*Work task*
Omit the pictures and extract only the lines from the line containing "La civiltà maya" to the end of the material, each exactly as written.

■ ■ ■ ■ ■

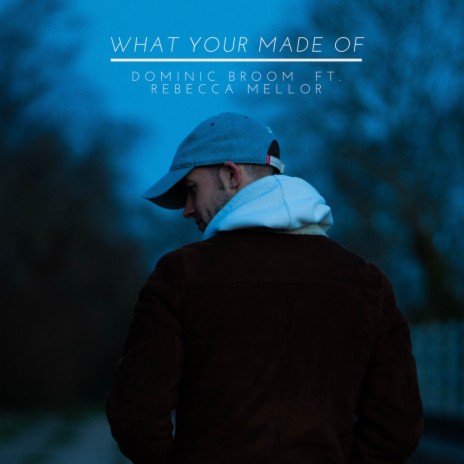 What Your Made Of ft. Rebecca Mellor | Boomplay Music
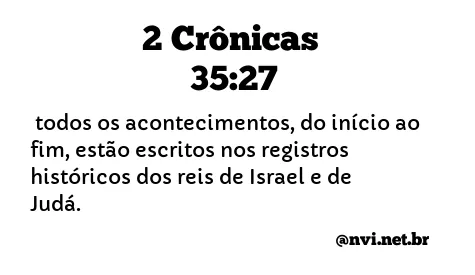 2 CRÔNICAS 35:27 NVI NOVA VERSÃO INTERNACIONAL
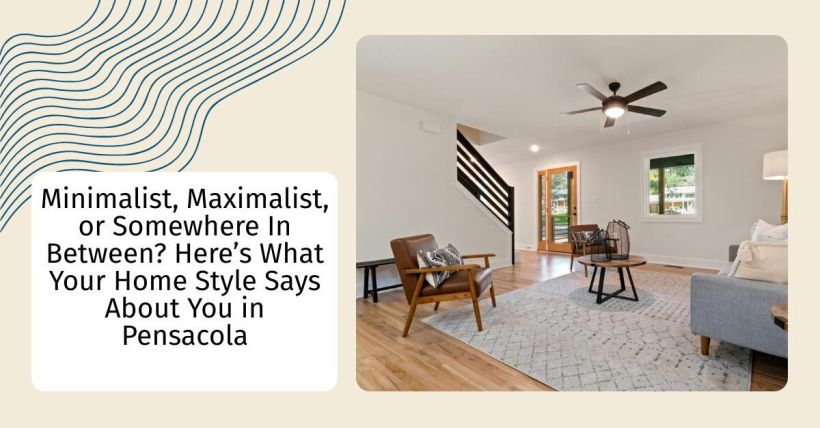 Minimalist, Maximalist, or Somewhere In Between? Here’s What Your Home Style Says About You in Pensacola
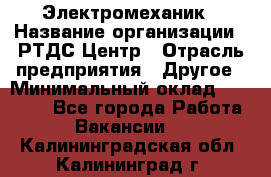 Электромеханик › Название организации ­ РТДС Центр › Отрасль предприятия ­ Другое › Минимальный оклад ­ 40 000 - Все города Работа » Вакансии   . Калининградская обл.,Калининград г.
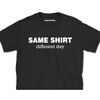 MR-1052023101125-same-shirt-different-day-funny-mens-t-shirts-tshirt-tee-men-image-1.jpg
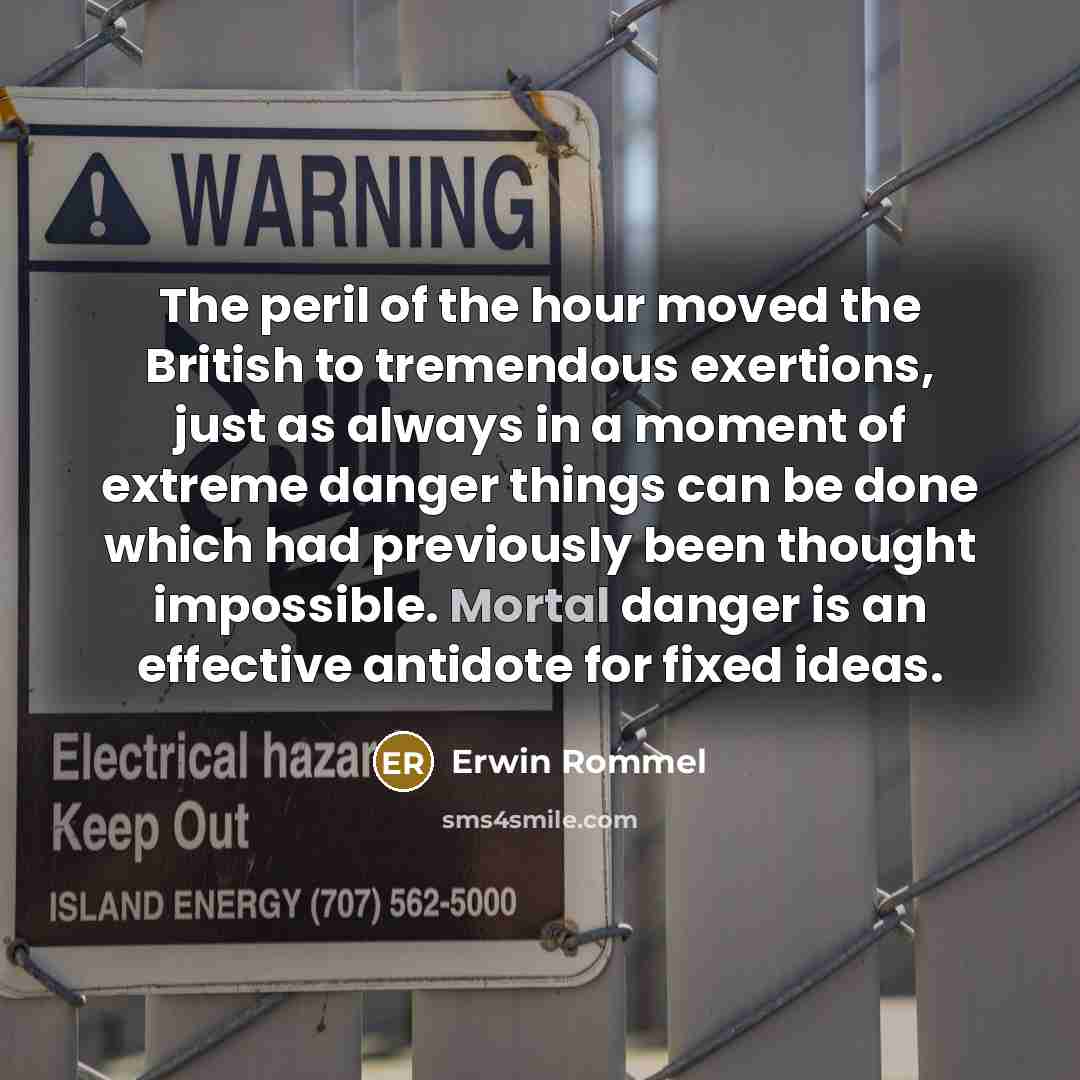 “The peril of the hour moved the British to tremendous exertions, just as always in a moment of extreme danger things can be done which had previously been thought impossible. Mortal danger is an effective antidote for fixed ideas.” quote by Erwin Rommel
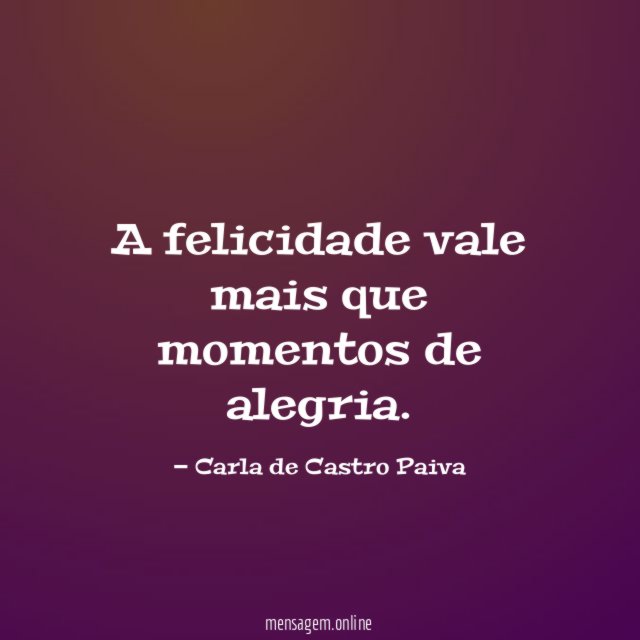 A felicidade vale mais que momentos de alegria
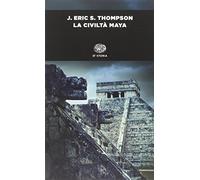 La civiltà maya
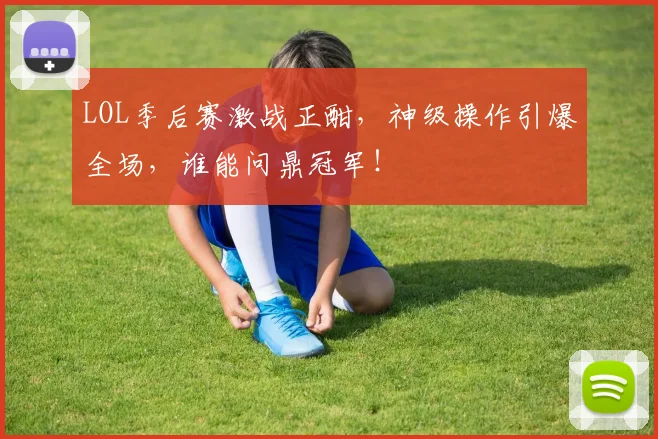 LOL季后赛激战正酣,神级操作引爆全场,谁能问鼎冠军!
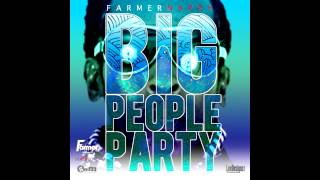 Farmer Nappy- Big People Party (SOCA 2014)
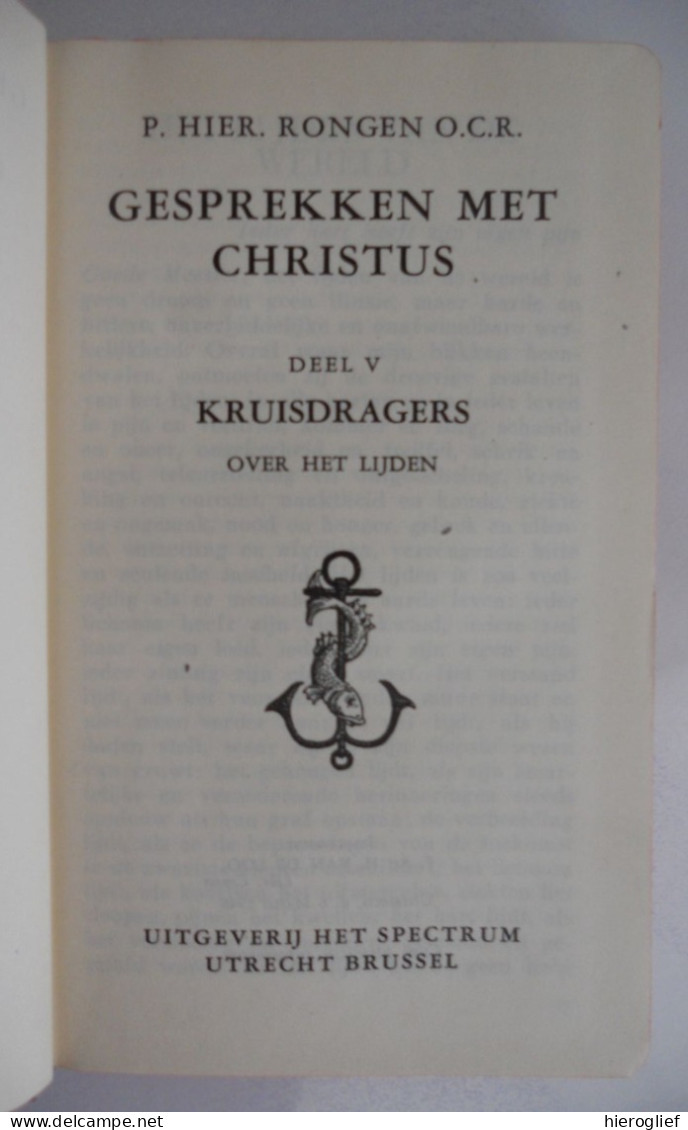 Gesprekken Met Christus - V - Kruisdragers - Over Het Lijden 1948 Het Spectrum / Bron Zin Verlossing Godsdienst Devotie - Religione & Esoterismo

■ ■ ■ ■ ■

*Task answer*
 La civiltà maya
 LOL季后赛激战正酣,神级操作引爆全场,谁能问鼎冠军!
 Farmer Nappy- Big People Party (SOCA 2014)
 Gesprekken Met Christus - V - Kruisdragers - Over Het Lijden 1948 Het Spectrum / Bron Zin Verlossing Godsdienst Devotie - Religione & Esoterismo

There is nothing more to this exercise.